[Source]:
▬▬▬

Vincent Gelot, directeur de L’Œuvre d’Orient au Liban, à l’écoute des besoins exprimés par les congrégations religieuses, les diocèses, les patriarcats, etc. © Nathalie Duplan - Valérie Raulin
Vincent Gelot, directeur de L’Œuvre d’Orient au Liban, à l’écoute des besoins exprimés par les congrégations religieuses, les diocèses, les patriarcats, etc. © Nathalie Duplan - Valérie Raulin

Si nombre d’écoles chrétiennes n’ont pas définitivement fermé au Liban, elles le doivent, pour la plupart, à L’Œuvre d’Orient qui a mis en place, avec le gouvernement français, le Fonds des Écoles d’Orient. Explications avec Vincent Gelot, directeur de L’Œuvre d’Orient au Liban, et Mayeul Cachia, chargé de projets.

Qu’est-ce que le Fonds des Écoles d’Orient ?

Vincent Gelot : Le FEO est né d’une mission que l’Élysée a confiée à M. Charles Personnaz, haut fonctionnaire français, en 2017 ; le président de la République a demandé à ce dernier de produire un rapport sur la situation des écoles chrétiennes francophones au Moyen-Orient. Ce haut fonctionnaire a visité les pays de la région et a dressé un état des lieux assez alarmant. Il a souligné, entre autres, qu’au Moyen-Orient, environ 300 000 enfants reçoivent aujourd’hui une éducation académique en langue française dans des établissements tenus par des congrégations religieuses, des diocèses, des Ordres, des patriarcats. Or, de par les crises et les guerres, ces écoles sont menacées de disparaître. Et avec elles, la francophonie et les valeurs qu’elle porte.

Le rapport de ce haut fonctionnaire préconisait donc la création d’un fonds pour soutenir les populations de ces écoles chrétiennes francophones du Moyen-Orient. Il a vu le jour en 2020 sous le nom de Fonds des Écoles d’Orient ou FEO, selon une formule singulière : c’est un fonds privé (L’Œuvre d’Orient)/public (État français). Les deux premières années, le fonds était de 2 millions d’euros, désormais, il est de 4 millions d’euros pour desservir l’Iraq, la Turquie, la Syrie, le Liban, la Terre Sainte, la Jordanie, et l’Égypte. Le Liban a une part très importante puisqu’il reçoit 75 % de ce fonds en raison de la densité des écoles chrétiennes francophones libanaises.

▬▬▬

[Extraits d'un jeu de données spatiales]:
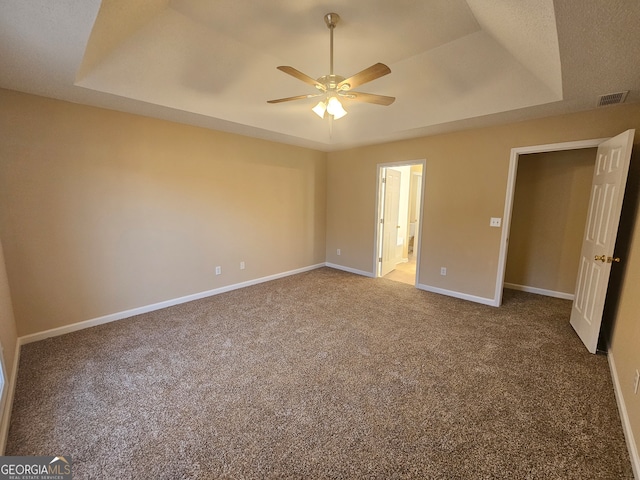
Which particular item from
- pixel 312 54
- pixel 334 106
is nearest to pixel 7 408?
pixel 334 106

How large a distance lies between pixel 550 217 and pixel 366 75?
12.4 feet

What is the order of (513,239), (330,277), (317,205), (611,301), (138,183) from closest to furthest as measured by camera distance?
(611,301), (138,183), (513,239), (330,277), (317,205)

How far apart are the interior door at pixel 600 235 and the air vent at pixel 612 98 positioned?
0.37 m

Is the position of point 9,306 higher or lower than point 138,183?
lower

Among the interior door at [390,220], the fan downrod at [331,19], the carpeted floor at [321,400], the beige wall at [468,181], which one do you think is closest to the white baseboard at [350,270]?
the interior door at [390,220]

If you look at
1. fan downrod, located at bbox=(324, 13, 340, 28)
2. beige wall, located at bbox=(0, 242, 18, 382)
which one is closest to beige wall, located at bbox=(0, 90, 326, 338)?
beige wall, located at bbox=(0, 242, 18, 382)

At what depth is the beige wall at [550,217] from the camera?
3.65 m

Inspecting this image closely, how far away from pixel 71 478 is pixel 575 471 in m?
2.67

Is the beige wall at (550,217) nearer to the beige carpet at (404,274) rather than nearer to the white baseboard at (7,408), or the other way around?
the beige carpet at (404,274)

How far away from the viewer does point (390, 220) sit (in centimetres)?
509

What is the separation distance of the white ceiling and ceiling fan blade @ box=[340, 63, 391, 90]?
0.67 meters

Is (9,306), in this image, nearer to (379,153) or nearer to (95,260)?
(95,260)

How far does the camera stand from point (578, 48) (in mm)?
1723

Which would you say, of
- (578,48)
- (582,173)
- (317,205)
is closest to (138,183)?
(317,205)
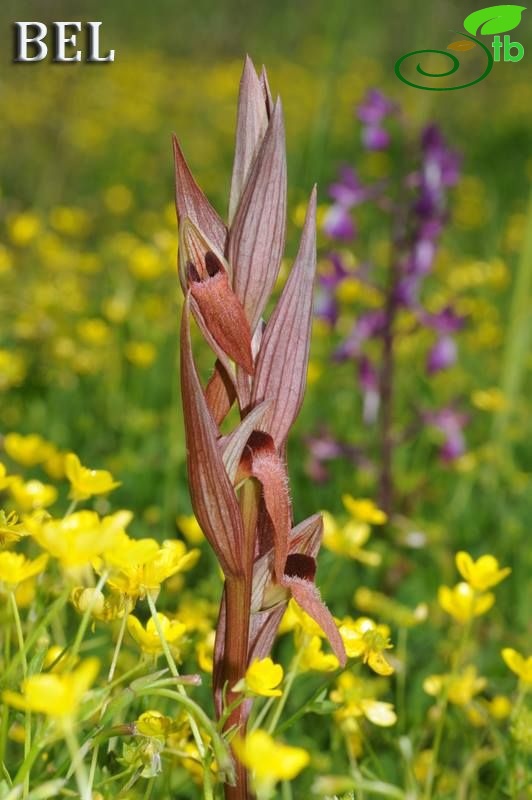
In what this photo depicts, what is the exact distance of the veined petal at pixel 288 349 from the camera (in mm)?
833

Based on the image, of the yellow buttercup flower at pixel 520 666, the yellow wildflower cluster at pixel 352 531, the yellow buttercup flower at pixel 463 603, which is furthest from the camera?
the yellow wildflower cluster at pixel 352 531

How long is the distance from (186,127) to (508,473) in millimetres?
4677

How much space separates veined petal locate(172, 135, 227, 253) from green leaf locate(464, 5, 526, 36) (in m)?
0.79

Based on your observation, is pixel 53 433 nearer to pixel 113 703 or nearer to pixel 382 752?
pixel 382 752

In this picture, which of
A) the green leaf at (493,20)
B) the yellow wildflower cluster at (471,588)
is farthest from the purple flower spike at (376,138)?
the yellow wildflower cluster at (471,588)

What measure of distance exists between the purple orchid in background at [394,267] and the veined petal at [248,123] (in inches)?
42.8

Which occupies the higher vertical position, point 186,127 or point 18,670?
point 186,127

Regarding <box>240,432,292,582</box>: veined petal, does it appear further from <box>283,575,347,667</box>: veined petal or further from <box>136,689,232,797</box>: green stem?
<box>136,689,232,797</box>: green stem

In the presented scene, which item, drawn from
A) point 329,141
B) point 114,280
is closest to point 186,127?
point 329,141

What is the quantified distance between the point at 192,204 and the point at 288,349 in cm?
14

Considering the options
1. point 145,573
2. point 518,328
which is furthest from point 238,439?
point 518,328

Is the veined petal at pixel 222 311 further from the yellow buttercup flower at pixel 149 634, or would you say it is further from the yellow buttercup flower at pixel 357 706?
the yellow buttercup flower at pixel 357 706

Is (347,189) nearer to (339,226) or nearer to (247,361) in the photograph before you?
(339,226)

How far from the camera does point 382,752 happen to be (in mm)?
1428
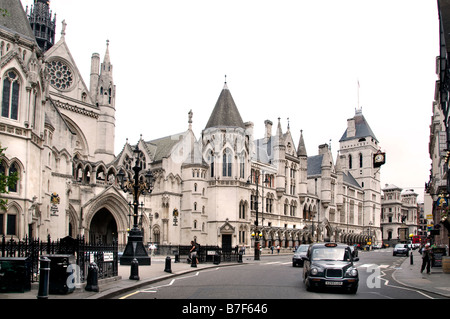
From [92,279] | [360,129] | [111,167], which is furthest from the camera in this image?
[360,129]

▬▬▬

D'après le texte sur le Fonds des Écoles d'Orient :
1. En quelle année le fonds a-t-il vu le jour ?
2. Combien d'enfants environ reçoivent une éducation académique en français dans ces établissements du Moyen-Orient ?
3. Quelle part du fonds revient au Liban ?
Seul le texte sert de base, sans tenir compte des lignes.

[Réponse complète]:
1. En 2020.
2. Environ 300 000 enfants.
3. 75 % du fonds.